Turn ON the Internet Gateway setting for 'AWS_VPC_London' Network. Refer to Make a Network act as an Internet Gateway
You now need to provide remote access to Azure VNet due to an acquisition made by your company. It so happens that the Vnet uses the same subnet 10.0.0.0/24 as the already connected 'AWS_VPC_London' Network. Connecting the VNet to CloudConnexa would not have been possible using IP routing. But, if you had used Application Domain-based Routing with 'AWS_VPC_London' Network, you can add a new Network and just use a different domain to identify and route to applications on the VNet. For example, while webapp.aws.local is routed to 10.0.0.14 on the AWS VPC, timecard.vnet.local can be routed to the 10.0.0.14 on the VNet by adding a Network to represent the VNet, configuring an Application with the domain name of timecard.vnet.local, and adding a corresponding DNS record.

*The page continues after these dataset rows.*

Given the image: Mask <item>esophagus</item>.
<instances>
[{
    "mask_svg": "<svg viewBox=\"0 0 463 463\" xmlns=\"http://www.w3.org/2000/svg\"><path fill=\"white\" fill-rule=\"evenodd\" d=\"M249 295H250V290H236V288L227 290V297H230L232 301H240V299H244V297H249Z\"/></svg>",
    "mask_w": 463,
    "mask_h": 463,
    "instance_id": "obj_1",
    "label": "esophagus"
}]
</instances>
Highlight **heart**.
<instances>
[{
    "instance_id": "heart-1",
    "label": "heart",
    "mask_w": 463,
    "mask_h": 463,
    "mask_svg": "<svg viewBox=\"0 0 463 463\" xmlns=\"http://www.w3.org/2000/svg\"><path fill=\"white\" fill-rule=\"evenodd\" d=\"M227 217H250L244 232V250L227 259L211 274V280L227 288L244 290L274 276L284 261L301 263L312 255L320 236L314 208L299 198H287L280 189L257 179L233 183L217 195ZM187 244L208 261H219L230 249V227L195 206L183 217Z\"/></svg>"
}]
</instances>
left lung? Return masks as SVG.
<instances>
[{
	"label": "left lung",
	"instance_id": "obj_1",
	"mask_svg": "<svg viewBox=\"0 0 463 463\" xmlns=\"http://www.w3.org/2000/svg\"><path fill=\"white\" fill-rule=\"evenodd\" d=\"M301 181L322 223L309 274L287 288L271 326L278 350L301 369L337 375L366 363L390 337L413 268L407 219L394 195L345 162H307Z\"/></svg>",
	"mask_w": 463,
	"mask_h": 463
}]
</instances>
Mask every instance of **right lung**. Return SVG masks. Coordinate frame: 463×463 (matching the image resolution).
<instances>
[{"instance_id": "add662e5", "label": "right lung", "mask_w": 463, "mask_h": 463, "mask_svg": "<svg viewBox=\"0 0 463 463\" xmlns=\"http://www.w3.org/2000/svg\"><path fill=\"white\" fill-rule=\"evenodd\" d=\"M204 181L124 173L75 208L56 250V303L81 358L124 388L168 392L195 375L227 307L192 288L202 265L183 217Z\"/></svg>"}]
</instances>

Assuming both the AWS VPS and Azure VNet use OpenVPN Connectors, and application domain-based routing, for site-to-site routing to work properly, you need to:
Add a route to the VPC and VNet route tables to set the private IP address of the Connector as the next hop (target) for destination IP addresses in the range used for domain routing (default range of 100.80.0.0/12) and your WPC (default range of 100.96.0.0/11). Refer to, Set the IP Subnet range from which to assign Domain Routing IP addresses and Set the IP Subnet range from which to assign Tunnel IP addresses.
All the instances on the cloud network should use the Connector as the DNS Server. The IP address of the DNS server is one before the tunnel IP address of the Connector. For example, if the tunnel IP address of the Connector is 100.96.1.18, then the DNS server IP address is 100.96.1.17.
Once the above setup is done, if a VM in AWS wants to communicate with timecard.vnet.local on Azure, a DNS request is made to CloudConnexa because of step 2. The DNS response is of an intermediary IP address in the 100.80.0.0/12 range which results in the traffic going to CloudConnexa via the Connector because of step 1. CloudConnexa then routes it to 10.0.0.14 on the VNet.
Note
Site-to-site routing using Application Domain-based Routing, as shown in the above example, may not work with IPsec Connectors used to connect to IaaS providers but may work with connections to on-prem routers.
If the Networks for the site-to-site networking have Route configured, then instead of relying on CloudConnexa DNS and the domain routing IP address range, the static routes can use the IP address subnet ranges of the actual networks. For example, if the AWS VPC uses a subnet range of 192.168.0.0/24 and the Azure VNet has a subnet range of 10.0.0.0/24, then the VNet routing table would need two entries with the Connector as the next hop: 192.168.0.0/24 (AWS VPC subnet) and 100.96.0.0/11 (WPC subnet). Similarly, the routing table of the AWS VPC would need two entries with the Connector as the next hop: 10.10.0.0/24 (Azure VNet subnet) and 100.96.0.0/11 (WPC subnet).